◆ Problem description: Carry on the article below about state control of Kenya's seed market, starting right after its last sentence.

◆ Page excerpt:
---

State-owned firms control over 50 per cent of total seed sales in Kenya despite private players having more factories , raising the risk of stifling competition, a study said.

A 2020 report on Kenya’s seed sector released Thursday by The African Seed Access Index (TASAI), says even though the government has seven companies that produce planting materials out of a total of 22 in the country, the State has greater control of the market based on sales.

The study says a good seed industry depends on a robust private sector in, which seed producers invest in developing, producing, processing, and marketing improved varieties to farmers.

“In 2019, the government contributed at least 50 percent of the market share in three of the four crops – maize, cowpea, and beans,” says the report.

“The presence of more active seed companies increase competition and creates incentives for companies to innovate and improve service delivery,” it added.

---

◆ Listed records:
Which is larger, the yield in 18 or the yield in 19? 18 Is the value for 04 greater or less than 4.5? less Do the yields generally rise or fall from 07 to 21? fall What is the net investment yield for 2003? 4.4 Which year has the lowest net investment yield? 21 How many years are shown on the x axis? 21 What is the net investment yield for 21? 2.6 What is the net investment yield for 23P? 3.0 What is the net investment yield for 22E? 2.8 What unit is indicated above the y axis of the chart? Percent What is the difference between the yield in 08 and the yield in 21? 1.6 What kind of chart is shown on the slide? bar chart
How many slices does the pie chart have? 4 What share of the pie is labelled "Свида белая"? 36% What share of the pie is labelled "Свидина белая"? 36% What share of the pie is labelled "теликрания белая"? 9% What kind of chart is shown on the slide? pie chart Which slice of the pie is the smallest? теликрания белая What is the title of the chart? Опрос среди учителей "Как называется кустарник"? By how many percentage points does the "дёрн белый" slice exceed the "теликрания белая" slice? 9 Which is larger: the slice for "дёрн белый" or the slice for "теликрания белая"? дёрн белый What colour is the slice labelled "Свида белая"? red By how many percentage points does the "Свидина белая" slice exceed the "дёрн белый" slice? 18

---

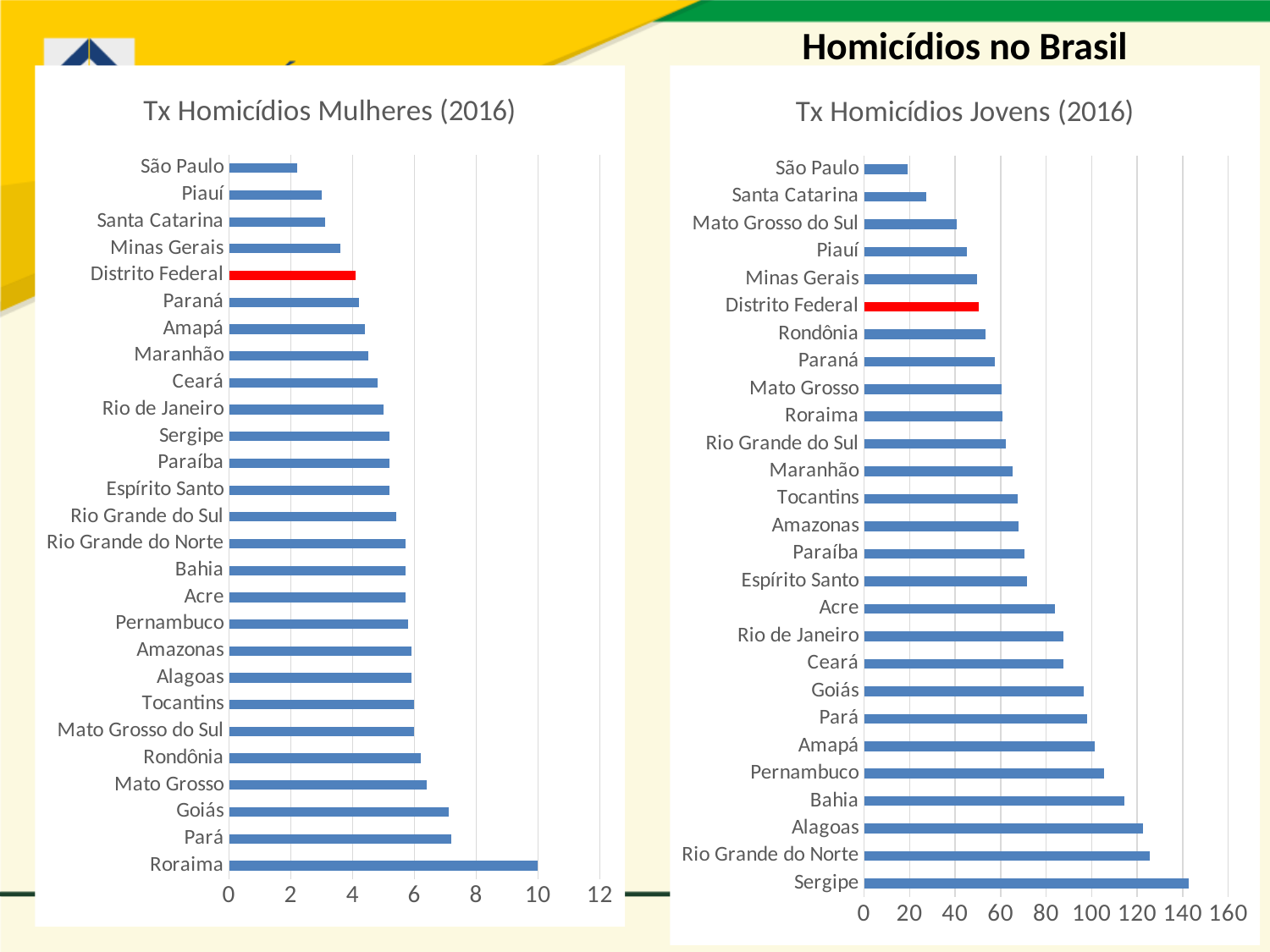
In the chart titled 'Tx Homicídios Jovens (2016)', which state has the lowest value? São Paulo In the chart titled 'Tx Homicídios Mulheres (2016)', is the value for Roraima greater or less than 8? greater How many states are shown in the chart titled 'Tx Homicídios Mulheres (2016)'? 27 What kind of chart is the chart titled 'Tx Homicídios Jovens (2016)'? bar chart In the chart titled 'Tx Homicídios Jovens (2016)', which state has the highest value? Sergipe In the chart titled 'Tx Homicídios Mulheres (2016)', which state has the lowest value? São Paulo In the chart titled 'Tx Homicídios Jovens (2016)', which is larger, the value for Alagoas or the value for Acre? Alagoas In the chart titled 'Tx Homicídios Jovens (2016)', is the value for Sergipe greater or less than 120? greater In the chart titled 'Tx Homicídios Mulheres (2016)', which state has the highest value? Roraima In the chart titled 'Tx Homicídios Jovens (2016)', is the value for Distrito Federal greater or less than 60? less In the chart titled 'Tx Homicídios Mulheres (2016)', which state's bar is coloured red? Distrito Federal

---

◆ Solved problem:
The report says that at least a total of 22 seed companies produced and or sold seed for the four focus crops in the review period. Seed companies surveyed, 15 sold maize seed, 10 bean seed, eight traded in sorghum seed while four sold cowpea seed.

The seven state-owned seed entities include one agricultural research institute, four public universities, and two government corporations.

The primary role of the research institute and the universities is to produce basic seed and to process certified seed, while the state-owned corporations mainly focus on the multiplication and sale of certified seed.

TASAI says unlike in other countries in Africa where these companies have been fully privatised, government participation in the Kenyan seed market remains significant, raising the risk of unfair competition.